In this phase 3, double-blind, placebo-controlled trial, a total of 193 patients (who had an inadequate response to or had a previous medical history of adverse side effects with ursodeoxycholic acid) were randomly assigned in a 2:1 ratio to either receive oral seladelpar at a daily dose of 10 mg or placebo. The primary endpoint of the study was a biochemical response, characterized by an alkaline phosphatase level < 1.67 times the upper limit of normal, showing a reduction of 15% or greater from the baseline, and a normal total bilirubin level by the end of the 12^th month. Key secondary endpoints included the normalization of alkaline phosphatase level at 12^th month  and the change in pruritus numerical rating scale score from baseline to 6^th month among patients with a baseline score of at least 4 (denoting moderate-to-severe pruritus).

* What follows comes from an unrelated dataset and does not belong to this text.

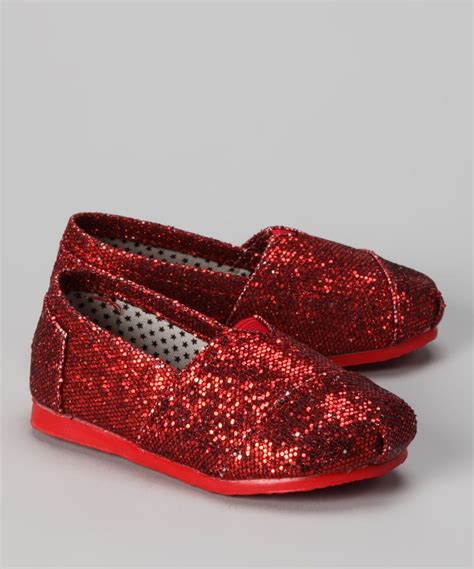 Red Glitter Slip On Shoe Red Glitter Shoes Girls Sparkly Shoes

A higher proportion of patients in the seladelpar group experienced a biochemical response compared to those in the placebo group (61.7% vs. 20.0%). Additionally, a larger percentage of patients who were treated with seladelpar saw normalization of alkaline phosphatase levels in comparison to those who received a placebo (25.0% vs. 0%). Seladelpar also led to a more significant decrease in pruritus numerical rating scale scores than the placebo (-3.2 vs. -1.7).

Therefore, it can be concluded that the proportion of patients achieving a biochemical response and normalization of alkaline phosphatase was significantly higher with seladelpar compared to placebo. Additionally, seladelpar demonstrated a significant reduction in pruritus for primary biliary cholangitis patients experiencing moderate-to-severe pruritus at the baseline.

Resmetirom for the treatment of NASH with liver fibrosis

According to a recent study, both the 80-mg dose and the 100-mg dose of resmetirom exhibited superior effectiveness compared to the placebo in terms of resolving NASH and improving liver fibrosis by at least one stage. The findings of this study were recently published in The New England Journal of Medicine.

In this phase 3, randomized, controlled trial, patients were assigned randomly, in a 1:1:1 ratio, to receive either 80 mg (n=322) or 100 mg (n=323) of resmetirom once daily, or a placebo (n=321). The two primary endpoints of the study at week 52 included resolution of NASH, which involved a reduction in the nonalcoholic fatty liver disease (NAFLD) activity score by ≥2 points as well as an improvement in fibrosis by at least one stage, with no worsening observed in the NAFLD activity score.

In the 80-mg resmetirom group, 25.9% of the patients achieved NASH resolution without worsening of fibrosis, while in the 100-mg resmetirom group, this was achieved by 29.9% of the patients. In comparison, only 9.7% of the patients in the placebo group achieved the same outcome. Improvement in fibrosis by at least one stage without worsening of the NAFLD activity score was noted in 24.2% of patients in the 80-mg resmetirom group and 25.9% in the 100-mg resmetirom group. In contrast, only 14.2% of patients in the placebo group experienced such improvement.

Thus, it can be concluded that in terms of NASH resolution and improvement in liver fibrosis by at least one stage, both the 80-mg dose and the 100-mg dose of resmetirom showed superiority over placebo.